About Myelodysplastic Syndrome (MDS)
Myelodysplastic syndromes (MDS) are conditions that can occur when the blood-forming cells in the bone marrow become abnormal, leading to low numbers of one or more types of blood cells. There are several different types of MDS, based on how many types of blood cells are affected and other factors, although the most common finding in MDS is a shortage of red blood cells (anemia). The number of people with MDS diagnosed in the U.S. each year is estimated to be ~10,000. MDS is uncommon before age 50 and is most commonly diagnosed in people in their 70s. In about 1 in 3 patients, MDS can progress to AML, a rapidly growing cancer of bone marrow cells.
About Mastocytosis
Mastocytosis is a rare disorder characterized by abnormal accumulations of mast cells in the skin, bone marrow, and internal organs (liver, spleen, gastrointestinal tract and lymph nodes). Cases beginning during adulthood tend to be chronic and involve the bone marrow in addition to the skin, whereas, during childhood, the condition is often marked by skin manifestations with no internal organ involvement and can often resolve during puberty. In most adult patients, mastocytosis tends to be persistent, and may progress into a more advanced category in a minority of patients. Mastocytosis affects both males and females and can begin during childhood or adulthood. In children, 80% of cases appear during the first year of life, and the majority is limited to the skin. Adults who develop mastocytosis more often have systemic forms of the disease. Cutaneous forms of the disease account for less than 5% of adult cases.
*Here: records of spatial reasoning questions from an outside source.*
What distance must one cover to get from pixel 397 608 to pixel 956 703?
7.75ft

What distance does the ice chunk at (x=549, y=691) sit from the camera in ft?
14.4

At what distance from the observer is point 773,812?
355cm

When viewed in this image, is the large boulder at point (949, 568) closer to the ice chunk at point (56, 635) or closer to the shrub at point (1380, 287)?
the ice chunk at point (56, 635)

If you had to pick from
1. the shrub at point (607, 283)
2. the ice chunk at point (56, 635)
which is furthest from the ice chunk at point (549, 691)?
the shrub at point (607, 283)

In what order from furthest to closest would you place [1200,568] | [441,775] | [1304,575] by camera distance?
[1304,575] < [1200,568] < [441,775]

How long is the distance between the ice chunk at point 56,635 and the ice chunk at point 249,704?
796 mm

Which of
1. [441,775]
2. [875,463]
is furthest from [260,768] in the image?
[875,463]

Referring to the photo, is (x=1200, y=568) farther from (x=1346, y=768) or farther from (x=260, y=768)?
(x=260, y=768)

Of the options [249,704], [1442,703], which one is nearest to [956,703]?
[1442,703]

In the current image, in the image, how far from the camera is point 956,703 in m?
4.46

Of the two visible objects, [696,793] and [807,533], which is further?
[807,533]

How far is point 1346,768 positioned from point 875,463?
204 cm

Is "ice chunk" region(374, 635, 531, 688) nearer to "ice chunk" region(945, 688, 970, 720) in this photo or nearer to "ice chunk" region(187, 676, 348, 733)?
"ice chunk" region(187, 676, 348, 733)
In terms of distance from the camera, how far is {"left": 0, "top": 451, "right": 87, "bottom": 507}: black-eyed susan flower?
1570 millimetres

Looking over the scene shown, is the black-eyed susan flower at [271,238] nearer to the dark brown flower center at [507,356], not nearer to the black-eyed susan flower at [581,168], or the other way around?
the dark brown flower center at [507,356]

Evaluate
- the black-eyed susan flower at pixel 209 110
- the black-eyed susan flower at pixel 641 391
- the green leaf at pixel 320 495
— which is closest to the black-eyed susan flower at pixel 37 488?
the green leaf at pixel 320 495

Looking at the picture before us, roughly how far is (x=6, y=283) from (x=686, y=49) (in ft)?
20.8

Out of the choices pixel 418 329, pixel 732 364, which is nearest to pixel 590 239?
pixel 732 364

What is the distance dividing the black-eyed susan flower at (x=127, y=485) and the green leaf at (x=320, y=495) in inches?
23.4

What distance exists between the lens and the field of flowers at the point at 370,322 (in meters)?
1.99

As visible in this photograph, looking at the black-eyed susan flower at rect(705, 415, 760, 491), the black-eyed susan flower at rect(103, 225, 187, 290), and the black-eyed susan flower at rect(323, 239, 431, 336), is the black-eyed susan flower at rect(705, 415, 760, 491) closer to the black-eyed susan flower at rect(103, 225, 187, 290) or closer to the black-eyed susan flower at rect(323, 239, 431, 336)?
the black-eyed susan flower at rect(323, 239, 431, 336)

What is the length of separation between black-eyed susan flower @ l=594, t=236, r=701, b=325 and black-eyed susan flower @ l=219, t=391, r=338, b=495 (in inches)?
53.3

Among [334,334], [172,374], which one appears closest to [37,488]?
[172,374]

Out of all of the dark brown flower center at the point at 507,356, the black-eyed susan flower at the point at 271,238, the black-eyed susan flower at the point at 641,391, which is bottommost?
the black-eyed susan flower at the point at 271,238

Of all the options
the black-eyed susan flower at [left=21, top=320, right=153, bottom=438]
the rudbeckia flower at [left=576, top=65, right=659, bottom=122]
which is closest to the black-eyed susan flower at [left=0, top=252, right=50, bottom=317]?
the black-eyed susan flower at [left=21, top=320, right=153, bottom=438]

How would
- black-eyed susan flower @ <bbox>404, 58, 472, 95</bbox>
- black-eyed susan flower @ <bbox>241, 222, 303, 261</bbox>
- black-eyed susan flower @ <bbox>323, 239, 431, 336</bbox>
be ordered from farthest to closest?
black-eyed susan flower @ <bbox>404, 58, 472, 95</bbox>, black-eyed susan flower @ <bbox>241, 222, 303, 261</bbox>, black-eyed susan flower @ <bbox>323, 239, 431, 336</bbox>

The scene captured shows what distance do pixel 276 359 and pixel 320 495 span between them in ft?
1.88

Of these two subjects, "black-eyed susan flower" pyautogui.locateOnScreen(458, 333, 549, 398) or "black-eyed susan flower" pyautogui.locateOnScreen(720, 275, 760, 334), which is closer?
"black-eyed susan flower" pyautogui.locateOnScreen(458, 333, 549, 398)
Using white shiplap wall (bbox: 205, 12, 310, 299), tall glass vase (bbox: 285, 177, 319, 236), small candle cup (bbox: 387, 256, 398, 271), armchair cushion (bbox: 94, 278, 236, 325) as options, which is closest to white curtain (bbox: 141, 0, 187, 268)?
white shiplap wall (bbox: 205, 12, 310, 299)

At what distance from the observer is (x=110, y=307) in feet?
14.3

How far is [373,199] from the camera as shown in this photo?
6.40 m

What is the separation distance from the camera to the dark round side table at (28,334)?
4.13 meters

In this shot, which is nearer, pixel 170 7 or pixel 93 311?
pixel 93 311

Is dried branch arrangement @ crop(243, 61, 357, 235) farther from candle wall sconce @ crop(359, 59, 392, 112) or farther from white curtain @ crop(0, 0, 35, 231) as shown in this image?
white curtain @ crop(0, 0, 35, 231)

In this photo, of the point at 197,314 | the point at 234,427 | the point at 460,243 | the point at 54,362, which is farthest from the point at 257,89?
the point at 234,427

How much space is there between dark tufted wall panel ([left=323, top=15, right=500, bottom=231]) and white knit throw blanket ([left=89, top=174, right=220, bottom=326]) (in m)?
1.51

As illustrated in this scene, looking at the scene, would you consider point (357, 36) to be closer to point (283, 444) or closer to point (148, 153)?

An estimate of prevalence from a recent population-based study is approximately 1 case per 10,000 people.
About GTB-3550
GTB-3550 (OXS-3550) is the Company’s first Tri-specific Killer Engager (TriKE) product candidate being initially developed for the treatment AML. GTB-3550 is a single-chain, tri-specific scFv recombinant fusion protein conjugate composed of the variable regions of the heavy and light chains of anti-CD16 and anti-CD33 antibodies and a modified form of IL-15. When the NK stimulating cytokine human IL-15 is used as a crosslinker between the two scFvs, it provides a self-sustaining signal that activates NK cells and enhances their ability to kill. We intend to study this anti-CD16-IL-15-anti-CD33 tri-specific killer engager, or TriKE, in CD33 positive leukemias, a marker expressed on tumor cells in AML, myelodysplastic syndrome, or MDS, and other hematopoietic malignancies. CD33 is primarily a myeloid differentiation antigen with endocytic properties broadly expressed on AML blasts and, possibly, some leukemic stem cells. CD33 or Siglec-3 (sialic acid binding Ig-like lectin 3, SIGLEC3, SIGLEC3, gp67, p67) is a transmembrane receptor expressed on cells of myeloid lineage. It is usually considered myeloid-specific, but it can also be found on some lymphoid cells. The anti-CD33 antibody fragment that will be used for these studies was derived from the M195 humanized anti-CD33 scFV and has been used in multiple human clinical studies. It has been exploited as target for therapeutic antibodies for many years. Improved survival seen in many patients when the antibody-drug conjugate gemtuzumab was added to conventional chemotherapy validates this approach. GT Biopharma believes that GTB-3550 could serve as a relatively safe, cost-effective, and easy-to-use therapy for resistant/relapsing AML and could also be combined with chemotherapy as frontline therapy thus targeting the larger patient population.